» **Passage provided**:
_ _ _ _

# Falling is the new Coning or Planking or new Stupidity.



## MA-Caver (Dec 13, 2011)

Will somebody _*PLEASE*_ help me make *sense* of this stupidity? :soapbox: Planking I could kinda wrap my brain around, and some of the other trends. But THIS... is just stupid, looks stupid, and is... well, *STUPID*!  Just can't wrap my brain over this at all. 

[yt]dGjHK5X8mzE[/yt]

Hopefully, thanks to these morons videotaping themselves they won't be able to "sue the store" because a LOT of it is clearly intentional. But I don't think trying to make a few bucks is the idea... it's something to <shudders> look cool/funny/whatever! Hopefully store owners/managers will grab these idjits and start making them pay $ for stuff they knock off the shelves or aisles it might put a stop to it. 

I do like how some folks just plain ignored them. What an embarrassment to their parents. This is the kid YOU raised?

_ _ _ _

» **Data supplied**:

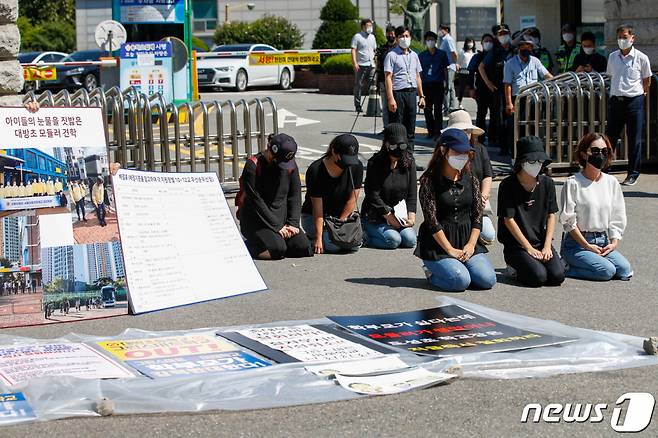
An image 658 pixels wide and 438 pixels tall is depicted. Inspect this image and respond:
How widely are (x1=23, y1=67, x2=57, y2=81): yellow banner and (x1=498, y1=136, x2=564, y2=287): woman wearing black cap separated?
69.9 ft

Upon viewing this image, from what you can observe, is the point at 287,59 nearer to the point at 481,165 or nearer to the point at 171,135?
the point at 171,135

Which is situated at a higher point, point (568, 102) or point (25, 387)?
point (568, 102)

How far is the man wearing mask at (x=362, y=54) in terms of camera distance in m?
24.4

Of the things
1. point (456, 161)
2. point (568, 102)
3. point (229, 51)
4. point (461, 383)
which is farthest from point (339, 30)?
point (461, 383)

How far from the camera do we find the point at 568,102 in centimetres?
1634

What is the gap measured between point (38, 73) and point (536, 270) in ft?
73.0

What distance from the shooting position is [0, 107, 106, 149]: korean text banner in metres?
8.62

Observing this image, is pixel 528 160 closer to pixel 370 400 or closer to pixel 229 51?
pixel 370 400

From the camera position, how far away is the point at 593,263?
1004 centimetres

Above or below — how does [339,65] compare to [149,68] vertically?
above

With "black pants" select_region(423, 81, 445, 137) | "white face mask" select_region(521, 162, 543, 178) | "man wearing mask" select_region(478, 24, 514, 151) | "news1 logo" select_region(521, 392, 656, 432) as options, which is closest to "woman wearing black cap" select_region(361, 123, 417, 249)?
"white face mask" select_region(521, 162, 543, 178)

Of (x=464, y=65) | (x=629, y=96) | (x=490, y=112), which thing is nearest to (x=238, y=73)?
(x=464, y=65)

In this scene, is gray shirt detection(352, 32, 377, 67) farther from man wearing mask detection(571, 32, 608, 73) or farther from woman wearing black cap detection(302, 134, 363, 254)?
woman wearing black cap detection(302, 134, 363, 254)

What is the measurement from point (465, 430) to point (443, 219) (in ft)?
13.4
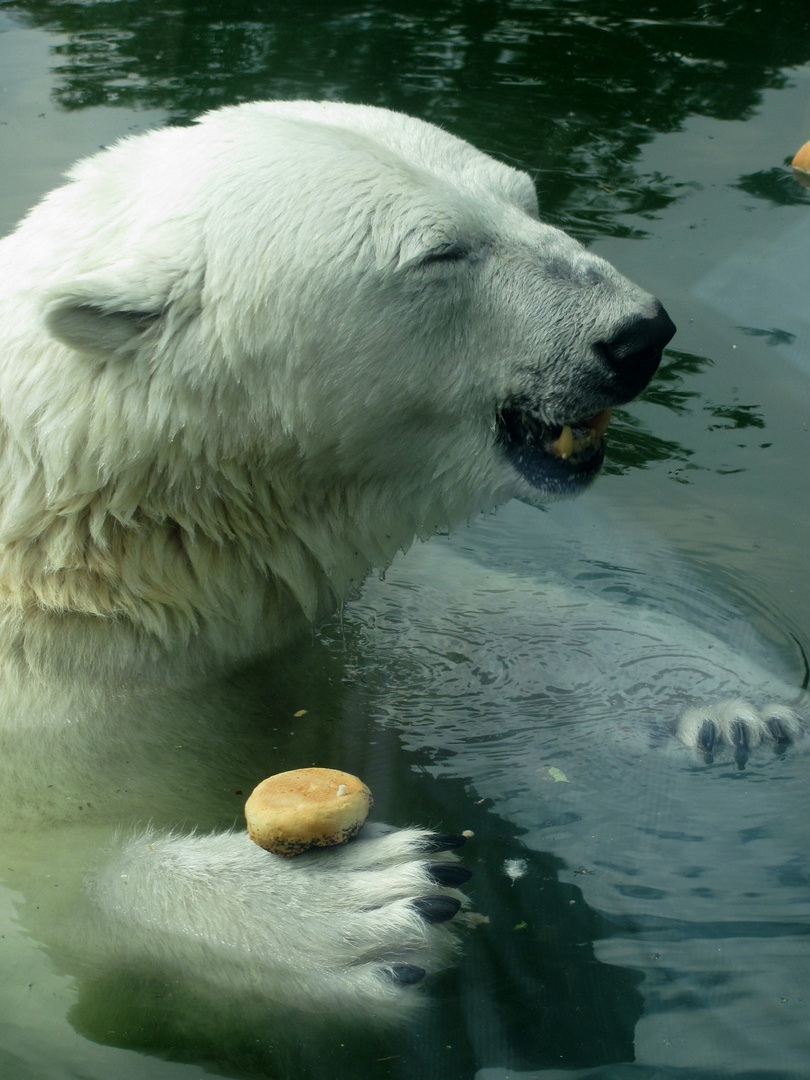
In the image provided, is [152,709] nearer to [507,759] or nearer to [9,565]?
[9,565]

_ _ _ _

Can you set down the forum post on the falling fad word for word, starting at "## MA-Caver (Dec" and ending at "stop to it."?

## MA-Caver (Dec 13, 2011)

Will somebody _*PLEASE*_ help me make *sense* of this stupidity? :soapbox: Planking I could kinda wrap my brain around, and some of the other trends. But THIS... is just stupid, looks stupid, and is... well, *STUPID*!  Just can't wrap my brain over this at all. 

[yt]dGjHK5X8mzE[/yt]

Hopefully, thanks to these morons videotaping themselves they won't be able to "sue the store" because a LOT of it is clearly intentional. But I don't think trying to make a few bucks is the idea... it's something to <shudders> look cool/funny/whatever! Hopefully store owners/managers will grab these idjits and start making them pay $ for stuff they knock off the shelves or aisles it might put a stop to it.